One thing that might explain the difference between New York and Los Angeles city halls is the news coverage. The Los Angeles press corps is smaller than the New York contingent. I got a rundown from Orlov of the Daily News and David Zahniser of the Los Angeles Times: Zahniser and Catherine Saillant cover for the Times from inside city hall while Michael Finnegan, working across the street in the Times building, watches the mayor; Orlov, covering news and writing a weekly column, and Dakota Smith, report for the Daily News; City News Service, supplying news to media around the area, is on the scene; Alice Walton of KPCC and Claudia Peschiutta of KNX cover for radio, as do a few other reporters.

But that’s a small band of journalists for a city government that is sprawling, intricate and packed with secretive politicians and bureaucrats. The newspapers also have been hurt by a cost-cutting major reduction of space for news. And the Times, usually squeezing city hall news into the odd and truncated LATEXTRA section or putting it only on the web site, has taken much impact out of the coverage.

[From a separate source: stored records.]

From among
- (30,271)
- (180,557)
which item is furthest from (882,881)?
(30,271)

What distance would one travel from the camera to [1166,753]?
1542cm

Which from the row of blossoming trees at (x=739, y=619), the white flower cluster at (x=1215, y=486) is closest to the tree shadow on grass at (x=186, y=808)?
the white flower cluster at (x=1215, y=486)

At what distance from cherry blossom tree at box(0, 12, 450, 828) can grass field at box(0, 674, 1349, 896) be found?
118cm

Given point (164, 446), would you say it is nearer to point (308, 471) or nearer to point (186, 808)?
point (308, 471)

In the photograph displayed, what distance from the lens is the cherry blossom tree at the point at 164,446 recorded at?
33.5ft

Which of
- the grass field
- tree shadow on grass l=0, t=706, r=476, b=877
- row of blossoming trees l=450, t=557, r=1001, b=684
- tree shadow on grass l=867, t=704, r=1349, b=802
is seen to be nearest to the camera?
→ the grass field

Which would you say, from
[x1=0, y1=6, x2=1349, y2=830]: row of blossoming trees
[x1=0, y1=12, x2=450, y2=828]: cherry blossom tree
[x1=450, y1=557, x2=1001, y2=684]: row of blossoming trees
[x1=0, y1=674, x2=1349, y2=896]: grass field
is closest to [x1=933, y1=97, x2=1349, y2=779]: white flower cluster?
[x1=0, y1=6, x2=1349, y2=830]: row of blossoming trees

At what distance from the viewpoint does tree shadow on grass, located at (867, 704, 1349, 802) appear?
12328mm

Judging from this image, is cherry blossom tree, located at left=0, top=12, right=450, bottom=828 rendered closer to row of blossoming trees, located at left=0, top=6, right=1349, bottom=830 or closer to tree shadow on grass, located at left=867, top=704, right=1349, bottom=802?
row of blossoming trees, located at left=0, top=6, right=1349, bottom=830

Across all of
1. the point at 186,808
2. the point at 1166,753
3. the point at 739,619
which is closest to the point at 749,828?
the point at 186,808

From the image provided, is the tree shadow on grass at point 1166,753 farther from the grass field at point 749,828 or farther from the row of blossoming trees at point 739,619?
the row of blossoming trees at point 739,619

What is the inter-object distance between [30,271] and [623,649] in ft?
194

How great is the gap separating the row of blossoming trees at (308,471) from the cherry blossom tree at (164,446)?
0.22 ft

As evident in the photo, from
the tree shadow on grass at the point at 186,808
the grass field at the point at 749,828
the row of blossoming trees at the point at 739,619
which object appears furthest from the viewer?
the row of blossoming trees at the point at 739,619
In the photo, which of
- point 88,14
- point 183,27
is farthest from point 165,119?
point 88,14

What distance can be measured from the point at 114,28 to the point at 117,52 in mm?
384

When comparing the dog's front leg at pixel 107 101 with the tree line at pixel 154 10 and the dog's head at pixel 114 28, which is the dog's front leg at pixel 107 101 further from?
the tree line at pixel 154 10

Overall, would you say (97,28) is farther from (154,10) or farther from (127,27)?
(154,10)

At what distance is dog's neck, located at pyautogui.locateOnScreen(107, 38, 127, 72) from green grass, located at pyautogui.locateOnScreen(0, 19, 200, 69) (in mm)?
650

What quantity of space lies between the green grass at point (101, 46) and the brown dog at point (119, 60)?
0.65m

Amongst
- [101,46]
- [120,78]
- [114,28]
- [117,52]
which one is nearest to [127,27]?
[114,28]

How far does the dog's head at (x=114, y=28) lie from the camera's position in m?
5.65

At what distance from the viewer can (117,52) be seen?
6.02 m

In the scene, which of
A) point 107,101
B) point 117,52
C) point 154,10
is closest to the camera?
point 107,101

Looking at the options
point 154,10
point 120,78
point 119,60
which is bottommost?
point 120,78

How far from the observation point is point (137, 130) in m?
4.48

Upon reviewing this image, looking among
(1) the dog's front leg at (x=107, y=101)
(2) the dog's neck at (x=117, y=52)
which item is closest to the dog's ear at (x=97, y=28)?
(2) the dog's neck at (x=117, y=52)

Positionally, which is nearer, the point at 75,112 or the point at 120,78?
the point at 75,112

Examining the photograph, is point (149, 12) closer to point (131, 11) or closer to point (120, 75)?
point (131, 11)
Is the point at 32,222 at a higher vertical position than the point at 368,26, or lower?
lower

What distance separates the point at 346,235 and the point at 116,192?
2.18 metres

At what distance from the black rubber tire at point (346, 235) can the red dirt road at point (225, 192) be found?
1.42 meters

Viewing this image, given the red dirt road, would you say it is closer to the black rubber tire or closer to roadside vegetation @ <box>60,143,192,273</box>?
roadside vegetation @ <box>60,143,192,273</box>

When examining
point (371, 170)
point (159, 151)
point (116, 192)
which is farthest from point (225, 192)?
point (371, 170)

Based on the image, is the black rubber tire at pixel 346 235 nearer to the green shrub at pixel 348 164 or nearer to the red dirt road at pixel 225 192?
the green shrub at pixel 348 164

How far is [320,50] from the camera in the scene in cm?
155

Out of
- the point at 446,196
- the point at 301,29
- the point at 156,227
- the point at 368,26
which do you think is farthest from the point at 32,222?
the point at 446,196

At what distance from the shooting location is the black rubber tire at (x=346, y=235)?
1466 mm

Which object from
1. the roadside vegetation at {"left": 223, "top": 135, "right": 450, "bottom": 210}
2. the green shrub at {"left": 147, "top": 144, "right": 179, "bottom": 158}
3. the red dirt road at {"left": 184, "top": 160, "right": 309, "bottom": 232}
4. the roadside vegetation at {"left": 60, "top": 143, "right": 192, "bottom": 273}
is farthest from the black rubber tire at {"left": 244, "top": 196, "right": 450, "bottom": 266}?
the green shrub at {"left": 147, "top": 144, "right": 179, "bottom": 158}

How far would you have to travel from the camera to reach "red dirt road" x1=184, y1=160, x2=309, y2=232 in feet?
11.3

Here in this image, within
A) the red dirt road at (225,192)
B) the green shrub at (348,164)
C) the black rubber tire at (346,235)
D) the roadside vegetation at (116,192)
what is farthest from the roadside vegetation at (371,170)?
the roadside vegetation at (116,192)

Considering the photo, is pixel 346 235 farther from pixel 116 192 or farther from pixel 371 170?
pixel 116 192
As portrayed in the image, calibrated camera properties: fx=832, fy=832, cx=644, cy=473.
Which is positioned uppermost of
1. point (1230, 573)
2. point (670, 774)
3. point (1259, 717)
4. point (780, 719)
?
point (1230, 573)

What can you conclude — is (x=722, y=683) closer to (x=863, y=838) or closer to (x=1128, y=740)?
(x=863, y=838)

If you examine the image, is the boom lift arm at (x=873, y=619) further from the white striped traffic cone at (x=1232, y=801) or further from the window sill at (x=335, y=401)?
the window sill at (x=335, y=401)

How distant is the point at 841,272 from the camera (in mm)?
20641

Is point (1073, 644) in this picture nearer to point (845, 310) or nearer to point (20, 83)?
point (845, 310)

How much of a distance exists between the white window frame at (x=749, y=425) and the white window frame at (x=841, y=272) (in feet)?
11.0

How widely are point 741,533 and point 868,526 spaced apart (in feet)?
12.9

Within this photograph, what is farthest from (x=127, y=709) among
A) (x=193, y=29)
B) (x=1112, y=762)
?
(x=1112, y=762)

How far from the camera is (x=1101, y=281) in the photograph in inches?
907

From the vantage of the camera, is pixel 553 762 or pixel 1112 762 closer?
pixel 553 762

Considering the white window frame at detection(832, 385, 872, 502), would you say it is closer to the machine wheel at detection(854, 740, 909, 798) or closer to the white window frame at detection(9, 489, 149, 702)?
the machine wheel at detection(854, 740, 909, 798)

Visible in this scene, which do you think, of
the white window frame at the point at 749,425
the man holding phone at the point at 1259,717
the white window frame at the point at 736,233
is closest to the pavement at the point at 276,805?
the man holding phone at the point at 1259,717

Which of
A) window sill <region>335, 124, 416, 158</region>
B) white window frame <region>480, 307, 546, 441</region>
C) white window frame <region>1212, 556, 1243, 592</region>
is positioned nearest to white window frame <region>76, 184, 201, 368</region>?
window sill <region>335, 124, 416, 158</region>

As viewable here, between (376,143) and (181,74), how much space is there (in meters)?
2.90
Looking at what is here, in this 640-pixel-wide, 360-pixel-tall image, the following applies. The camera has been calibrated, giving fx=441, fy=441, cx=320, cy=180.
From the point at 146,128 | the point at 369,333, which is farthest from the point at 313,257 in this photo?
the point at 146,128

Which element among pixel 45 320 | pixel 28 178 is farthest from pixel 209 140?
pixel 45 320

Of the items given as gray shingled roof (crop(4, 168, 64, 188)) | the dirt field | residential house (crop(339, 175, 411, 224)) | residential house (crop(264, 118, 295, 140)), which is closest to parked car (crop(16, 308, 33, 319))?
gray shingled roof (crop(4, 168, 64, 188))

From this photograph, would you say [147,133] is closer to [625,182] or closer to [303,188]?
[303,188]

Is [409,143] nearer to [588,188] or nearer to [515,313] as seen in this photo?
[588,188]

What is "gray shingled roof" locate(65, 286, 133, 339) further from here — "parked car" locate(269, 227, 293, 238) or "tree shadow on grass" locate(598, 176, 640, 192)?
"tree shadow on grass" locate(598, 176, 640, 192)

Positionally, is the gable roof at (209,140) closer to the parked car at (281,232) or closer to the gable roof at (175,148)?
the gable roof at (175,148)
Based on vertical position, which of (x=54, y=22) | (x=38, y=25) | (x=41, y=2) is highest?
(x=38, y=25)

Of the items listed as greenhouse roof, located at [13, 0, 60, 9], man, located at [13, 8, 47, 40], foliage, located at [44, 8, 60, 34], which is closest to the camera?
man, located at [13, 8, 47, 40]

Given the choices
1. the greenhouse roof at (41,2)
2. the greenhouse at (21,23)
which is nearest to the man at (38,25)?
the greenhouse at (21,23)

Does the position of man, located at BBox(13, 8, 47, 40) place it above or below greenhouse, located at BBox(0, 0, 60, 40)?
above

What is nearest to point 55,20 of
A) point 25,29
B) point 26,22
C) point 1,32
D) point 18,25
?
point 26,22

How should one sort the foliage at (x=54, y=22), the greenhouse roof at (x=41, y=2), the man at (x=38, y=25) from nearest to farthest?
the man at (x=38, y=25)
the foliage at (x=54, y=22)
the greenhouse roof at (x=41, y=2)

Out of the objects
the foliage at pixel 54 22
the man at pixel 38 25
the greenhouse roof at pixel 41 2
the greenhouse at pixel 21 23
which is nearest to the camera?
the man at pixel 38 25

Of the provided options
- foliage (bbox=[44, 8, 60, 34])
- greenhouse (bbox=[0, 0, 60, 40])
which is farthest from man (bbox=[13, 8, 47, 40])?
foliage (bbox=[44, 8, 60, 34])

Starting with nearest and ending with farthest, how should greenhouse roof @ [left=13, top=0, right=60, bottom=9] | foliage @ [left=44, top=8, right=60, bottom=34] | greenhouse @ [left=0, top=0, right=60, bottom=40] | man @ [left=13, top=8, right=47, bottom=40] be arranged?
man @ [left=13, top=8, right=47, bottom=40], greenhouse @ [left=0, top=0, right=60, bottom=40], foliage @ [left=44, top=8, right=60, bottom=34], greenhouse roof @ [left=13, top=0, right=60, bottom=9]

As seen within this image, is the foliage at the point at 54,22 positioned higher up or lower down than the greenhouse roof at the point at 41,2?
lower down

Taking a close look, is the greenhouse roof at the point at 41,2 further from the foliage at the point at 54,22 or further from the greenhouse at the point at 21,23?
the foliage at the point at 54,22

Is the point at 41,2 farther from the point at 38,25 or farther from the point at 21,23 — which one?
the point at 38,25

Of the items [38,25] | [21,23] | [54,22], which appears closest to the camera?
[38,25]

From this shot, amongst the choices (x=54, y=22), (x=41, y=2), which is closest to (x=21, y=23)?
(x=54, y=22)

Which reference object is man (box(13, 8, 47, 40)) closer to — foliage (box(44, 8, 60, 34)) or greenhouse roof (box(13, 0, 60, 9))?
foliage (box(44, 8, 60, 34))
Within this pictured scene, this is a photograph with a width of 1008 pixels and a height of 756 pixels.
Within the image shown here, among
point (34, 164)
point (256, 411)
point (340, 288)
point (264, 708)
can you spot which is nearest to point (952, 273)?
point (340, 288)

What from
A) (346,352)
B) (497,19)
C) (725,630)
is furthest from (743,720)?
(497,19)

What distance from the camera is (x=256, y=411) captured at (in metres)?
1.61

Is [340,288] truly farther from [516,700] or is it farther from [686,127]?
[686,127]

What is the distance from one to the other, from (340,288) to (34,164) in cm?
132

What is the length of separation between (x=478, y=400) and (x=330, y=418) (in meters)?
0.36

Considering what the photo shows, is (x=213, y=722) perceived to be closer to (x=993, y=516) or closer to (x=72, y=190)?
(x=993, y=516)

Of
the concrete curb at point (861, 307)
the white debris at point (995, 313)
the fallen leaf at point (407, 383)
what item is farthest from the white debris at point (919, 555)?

In contrast, New York Mayor de Blasio is confronted with three reporters each from the Times, the Daily News and the Post, according to the web site Capital New York. In addition, the Associated Press, Reuters, Newsday and the Wall Street Journal have journalists in city hall, as do some web sites. Fiercely competing against each other, they aren’t likely to give the new mayor the luxury of the kind of laid-back first few months Garcetti has enjoyed.

But that’s exactly what we need in Los Angeles city hall. Without such coverage and more visible activity by the mayor, those who want to know what’s going on are kept in ignorance and democracy suffers.